Are you ready to bring more awareness to your brand? Consider becoming a sponsor for The AI Impact Tour. Learn more about the opportunities here.
This article is part of the Technology Insight series, made possible with funding from Intel.
A couple of years back, IDC predicted that by 2025 the average person will interact with connected devices 4,800 times per day. Information pouring in from those sensors will fuel machine learning, language processing, and artificial intelligence, all requiring fast storage and more compute horsepower. The next generation of memory technologies will address gaps in today’s storage hierarchy, delivering data where it’s needed for real-time processing.
Emerging memory technologies promise to keep voluminous data closer to processors without the high cost or power consumption of SRAM and DRAM. Most are non-volatile, like the NAND flash inside of SSDs, and dramatically faster than NVMe-attached solid-state drives.

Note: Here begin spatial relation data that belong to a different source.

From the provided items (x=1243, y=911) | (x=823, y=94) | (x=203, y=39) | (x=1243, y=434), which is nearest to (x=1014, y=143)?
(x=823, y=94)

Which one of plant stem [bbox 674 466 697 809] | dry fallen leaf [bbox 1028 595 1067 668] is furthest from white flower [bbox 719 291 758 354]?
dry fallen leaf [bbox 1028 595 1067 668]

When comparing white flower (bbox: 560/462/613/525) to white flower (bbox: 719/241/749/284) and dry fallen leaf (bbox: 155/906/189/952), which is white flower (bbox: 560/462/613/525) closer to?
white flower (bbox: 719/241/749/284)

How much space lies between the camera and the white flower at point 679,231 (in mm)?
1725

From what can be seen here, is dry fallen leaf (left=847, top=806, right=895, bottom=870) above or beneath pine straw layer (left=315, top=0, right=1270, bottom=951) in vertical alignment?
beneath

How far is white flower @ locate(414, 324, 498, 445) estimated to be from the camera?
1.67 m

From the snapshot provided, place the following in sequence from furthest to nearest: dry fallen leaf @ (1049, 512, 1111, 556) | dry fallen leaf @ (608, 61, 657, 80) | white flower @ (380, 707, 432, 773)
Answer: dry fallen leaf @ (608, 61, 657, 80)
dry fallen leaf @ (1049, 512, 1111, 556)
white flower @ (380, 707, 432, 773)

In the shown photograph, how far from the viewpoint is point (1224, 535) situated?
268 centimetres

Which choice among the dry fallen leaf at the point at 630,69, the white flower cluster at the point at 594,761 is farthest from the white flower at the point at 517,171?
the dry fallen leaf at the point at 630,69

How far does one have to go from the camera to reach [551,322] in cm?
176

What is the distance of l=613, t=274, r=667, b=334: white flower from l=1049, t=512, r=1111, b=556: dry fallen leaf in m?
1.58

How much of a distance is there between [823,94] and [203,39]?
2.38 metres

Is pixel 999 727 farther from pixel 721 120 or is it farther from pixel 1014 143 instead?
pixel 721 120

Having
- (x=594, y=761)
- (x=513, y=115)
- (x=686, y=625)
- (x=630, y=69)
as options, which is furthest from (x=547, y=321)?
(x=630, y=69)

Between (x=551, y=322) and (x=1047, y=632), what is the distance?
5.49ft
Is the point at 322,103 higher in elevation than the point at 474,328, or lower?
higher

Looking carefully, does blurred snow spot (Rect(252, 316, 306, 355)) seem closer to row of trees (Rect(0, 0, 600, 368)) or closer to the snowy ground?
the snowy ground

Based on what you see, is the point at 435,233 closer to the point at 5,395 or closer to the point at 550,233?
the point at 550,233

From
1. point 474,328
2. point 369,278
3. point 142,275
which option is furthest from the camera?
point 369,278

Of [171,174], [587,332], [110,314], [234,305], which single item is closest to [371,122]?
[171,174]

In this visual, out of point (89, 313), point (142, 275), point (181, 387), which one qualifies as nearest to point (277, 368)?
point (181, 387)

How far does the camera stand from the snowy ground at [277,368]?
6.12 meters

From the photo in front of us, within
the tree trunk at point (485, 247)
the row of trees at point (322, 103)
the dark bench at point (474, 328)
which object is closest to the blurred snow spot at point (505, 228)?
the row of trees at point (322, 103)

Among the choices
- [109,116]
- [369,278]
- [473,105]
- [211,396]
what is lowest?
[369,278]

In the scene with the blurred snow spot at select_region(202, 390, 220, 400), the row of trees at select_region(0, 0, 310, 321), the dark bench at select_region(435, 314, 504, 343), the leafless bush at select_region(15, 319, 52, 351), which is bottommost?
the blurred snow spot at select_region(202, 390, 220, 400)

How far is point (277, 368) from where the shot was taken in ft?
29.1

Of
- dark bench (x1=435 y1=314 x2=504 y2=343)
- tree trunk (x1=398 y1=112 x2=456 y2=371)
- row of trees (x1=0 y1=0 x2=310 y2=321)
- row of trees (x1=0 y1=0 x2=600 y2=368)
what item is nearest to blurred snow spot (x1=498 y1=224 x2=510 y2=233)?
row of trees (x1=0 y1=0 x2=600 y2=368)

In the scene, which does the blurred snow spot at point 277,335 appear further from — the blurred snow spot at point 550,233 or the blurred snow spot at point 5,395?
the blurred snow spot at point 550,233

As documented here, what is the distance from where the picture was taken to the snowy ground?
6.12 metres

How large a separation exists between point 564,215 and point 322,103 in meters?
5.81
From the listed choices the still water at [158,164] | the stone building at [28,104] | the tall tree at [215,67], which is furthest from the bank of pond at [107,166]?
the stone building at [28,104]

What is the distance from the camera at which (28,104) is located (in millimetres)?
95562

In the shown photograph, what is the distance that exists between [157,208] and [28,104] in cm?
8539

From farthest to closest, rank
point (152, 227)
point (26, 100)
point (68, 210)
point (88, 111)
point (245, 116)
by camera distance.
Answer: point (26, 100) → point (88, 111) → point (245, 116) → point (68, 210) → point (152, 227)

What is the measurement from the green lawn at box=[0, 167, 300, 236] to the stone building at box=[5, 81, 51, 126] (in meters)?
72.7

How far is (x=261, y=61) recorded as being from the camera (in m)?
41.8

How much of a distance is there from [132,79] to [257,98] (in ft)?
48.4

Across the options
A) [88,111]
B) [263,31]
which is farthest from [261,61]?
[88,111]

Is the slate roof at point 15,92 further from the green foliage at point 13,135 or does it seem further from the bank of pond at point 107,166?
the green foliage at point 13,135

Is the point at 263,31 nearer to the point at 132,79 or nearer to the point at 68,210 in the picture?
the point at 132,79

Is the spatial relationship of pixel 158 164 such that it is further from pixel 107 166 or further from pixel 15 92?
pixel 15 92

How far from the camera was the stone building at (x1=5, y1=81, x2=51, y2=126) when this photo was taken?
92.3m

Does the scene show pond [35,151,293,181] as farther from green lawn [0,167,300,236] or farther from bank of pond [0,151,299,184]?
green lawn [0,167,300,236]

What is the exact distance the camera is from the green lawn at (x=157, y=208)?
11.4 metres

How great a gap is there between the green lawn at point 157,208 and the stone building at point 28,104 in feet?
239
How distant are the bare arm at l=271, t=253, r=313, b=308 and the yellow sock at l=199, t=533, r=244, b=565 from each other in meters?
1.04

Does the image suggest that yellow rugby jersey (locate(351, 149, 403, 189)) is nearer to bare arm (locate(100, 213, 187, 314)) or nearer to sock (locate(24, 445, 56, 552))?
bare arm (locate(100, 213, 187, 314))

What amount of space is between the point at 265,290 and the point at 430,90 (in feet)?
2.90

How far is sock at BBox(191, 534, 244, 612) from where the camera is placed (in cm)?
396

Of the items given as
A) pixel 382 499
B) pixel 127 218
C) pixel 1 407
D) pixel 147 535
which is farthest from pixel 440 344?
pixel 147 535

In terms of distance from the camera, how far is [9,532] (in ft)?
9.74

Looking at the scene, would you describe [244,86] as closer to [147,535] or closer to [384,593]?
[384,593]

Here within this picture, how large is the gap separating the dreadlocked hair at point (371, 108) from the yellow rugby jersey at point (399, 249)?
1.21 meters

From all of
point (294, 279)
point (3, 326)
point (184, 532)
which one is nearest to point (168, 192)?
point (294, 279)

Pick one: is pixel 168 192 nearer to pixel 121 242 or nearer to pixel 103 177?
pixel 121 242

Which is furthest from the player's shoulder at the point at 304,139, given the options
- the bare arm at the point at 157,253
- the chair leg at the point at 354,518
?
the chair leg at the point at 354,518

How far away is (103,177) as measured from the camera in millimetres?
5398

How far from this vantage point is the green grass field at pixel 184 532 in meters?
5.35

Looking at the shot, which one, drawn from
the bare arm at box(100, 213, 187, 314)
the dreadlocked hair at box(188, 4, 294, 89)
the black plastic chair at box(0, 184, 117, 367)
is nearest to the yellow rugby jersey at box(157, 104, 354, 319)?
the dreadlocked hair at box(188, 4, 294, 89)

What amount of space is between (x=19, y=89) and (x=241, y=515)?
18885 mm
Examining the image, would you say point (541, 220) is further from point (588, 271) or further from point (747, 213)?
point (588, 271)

In this first of a two-part series, we’ll look at three technologies with answers to the impending big-data bottleneck: Intel’s Optane, two types of magneto-resistive RAM (MRAM), and resistive random-access memory (ReRAM). Part two will cover nanotube RAM, ferroelectric RAM, and phase-change memory.
Key benefits of new memory technology
- Intel Optane DC persistent memory: Non-volatile, high-capacity memory tuned for data center workloads. Can be accessed through memory operations or as block storage.
- MRAM: Non-volatile memory that can be powered down completely, then awakened quickly for fast writes in an IoT application.
- ReRAM: Promises to bridge the gap between DRAM and flash in the datacenter. Storing entire databases in fast, non-volatile ReRAM would revolutionize in-memory computing.
Setting the stage for big data
Here’s the problem: computational performance is increasing at a pace unmatched by data access technologies. When massively parallel CPUs or purpose-built accelerators run out of ultra-fast cache or speedy system memory, they’re forced to dip into slow, disk-based storage for bytes to crunch on, and grind to a (relative) halt. Larger SRAM caches help keep hot data close at hand, and copious DRAM works wonders for in-memory computing. However, both types of storage are expensive to procure. They’re also volatile by nature, requiring constant power to retain data. Adding more of either just isn’t an economical way to address the sheer volume of data awaiting real-time analysis.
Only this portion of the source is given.